We did not observe a significant effect of intraoperative IAI on the anatomic and visual outcomes of ARN patients in this study. Intraoperative IAI may not be a necessary treatment option for ARN patients who receive vitrectomy.

Acute retinal necrosis (ARN) is a rare, rapidly progressive, and potentially vision-threatening syndrome, which includes panuveitis, vitritis, occlusive retinal periarteritis, and peripheral retinal necrosis. The disease is mainly caused by varicella-zoster virus (VZV) or herpes simplex virus (HSV) infection [1], and less commonly found causative pathogens include cytomegalovirus (CMV) and Epstein-Barr virus (EBV) [2, 3]. It is typically characterized by rapidly spreading peripheral yellow-white necrotic foci, vitreous haze, and retinal arteriolar occlusion [4]. One of the most severe complications of ARN is retinal detachment (RD), which can result in poor visual prognosis without prompt surgical repair [5, 6].

The primary therapeutic regimen for ARN begins with intravenous acyclovir, followed by oral antiviral medicines [7]. Intravitreal antiviral injection (IAI) has been regarded as an effective adjunctive treatment in recent years. It allows for a high concentration of the antiviral medication to be delivered directly to the site of the infection, thus reducing systemic side effects and strengthening the efficacy of the treatment. Surgical interventions are reserved for patients who develop severe vitritis or retinal detachment. Pars plana vitrectomy (PPV) is the most commonly adopted procedure in such circumstance.

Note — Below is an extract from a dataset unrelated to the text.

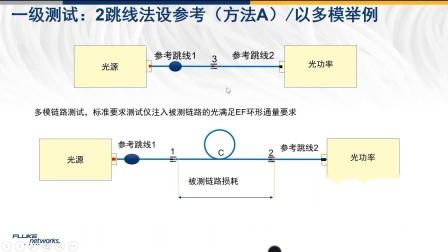 【福禄克网络-开课啦!】2跳线设参考 (方法A )--黄颖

The visual outcome of ARN is generally undesirable; thus, finding out the therapeutic factors associated with the prognosis is of great importance in guiding clinical practice. Despite the wide application of intravitreal antiviral injection, the effectiveness of this adjunctive treatment has not been proven and it remains unclear whether intraoperative IAI affects the outcomes Therefore, we carried out this study to explore the efficacy of intravitreal injection of antivirals at the end of vitrectomy.

Study design and subjects

This was a single-center, retrospective cohort study. Patients diagnosed with ARN were retrospectively recruited from the Eye Hospital of Wenzhou Medical University from January 2013 and December 2020.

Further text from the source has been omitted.